Contrasts and Commonalities

When I left Adelaide at 7.30am it was cold and raining. After five hours of dusty airstrips and endless desert, the plane landed at Ernabella. There it was 45 degrees in the shade! The first days blurred past me in a constant stream of black and brown faces I could never distinguish. Slowly it became home, and dearly loved. Friends were made and family gained. High hills and hanging valleys became landmarks of my soul.

One day I had to meet a bus a hundred miles away at Kulgera. The bar was crowded with a couple of rednecks, so I sat on the fence outside. A lone aboriginal man sat nearby and we struck up a conversation. His English was bad and my Pitjantjatjara was worse, so we were soon sitting in a companionable silence. Two shining new cars drove in off the South Road. They were so clean they must have stopped to clean the dust off when they reached the Territory bitumen! 

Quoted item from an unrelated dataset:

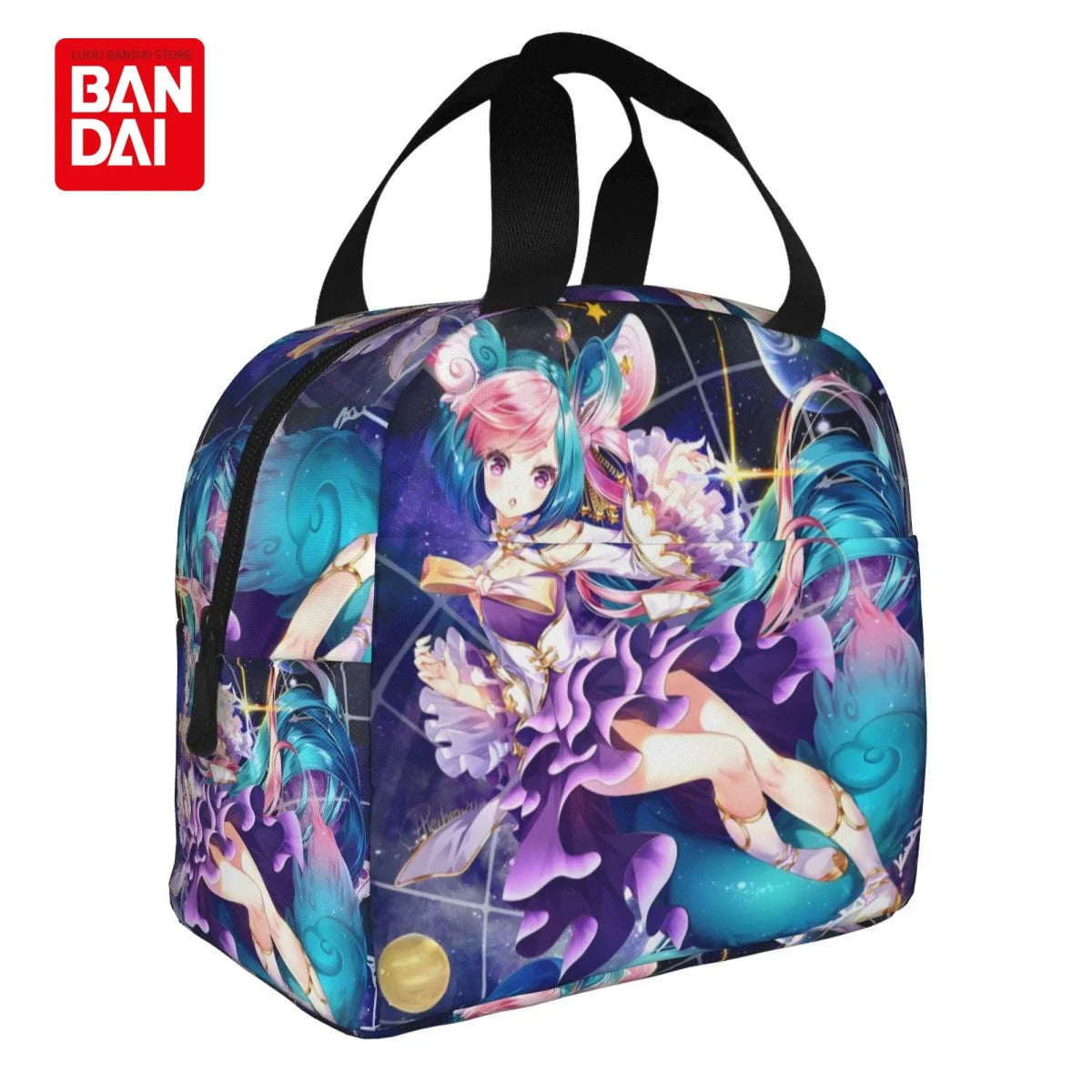 Hatsune Miku Insulated Lunch Bag for School Kids Office Sac Lunch Portable Thermal Cooler Lunch Box Handbag Gift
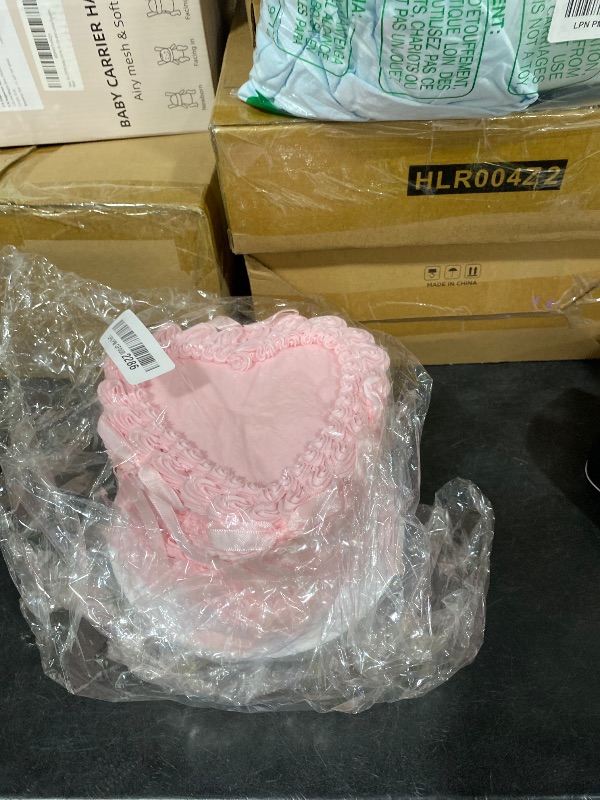 Photo 1 of Remerry Pink Heart Fake Cake - 6 Inch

ItjinpiriUnderstand Kulgera was only a pub and a police station in those days, so when 8 young Japanese students hopped out they were quite a crowd! Almost a swarm! They all wore glasses and at least three of them had cameras.  My friend and I watched bemused, wondering why anyone would ever want to photograph anything at Kulgera, let alone so many times! He leaned slightly towards me and mumbled something. I didn't hear it properly, and since he spoke in Pitjantjatjara would not have expected to understand much of it if I had! And yet, in that echo of the mind that often fills in the gaps for the slightly deaf, I heard my first, pure, untranslated Pitjantjatjara. He said, "They all look the same don't they?"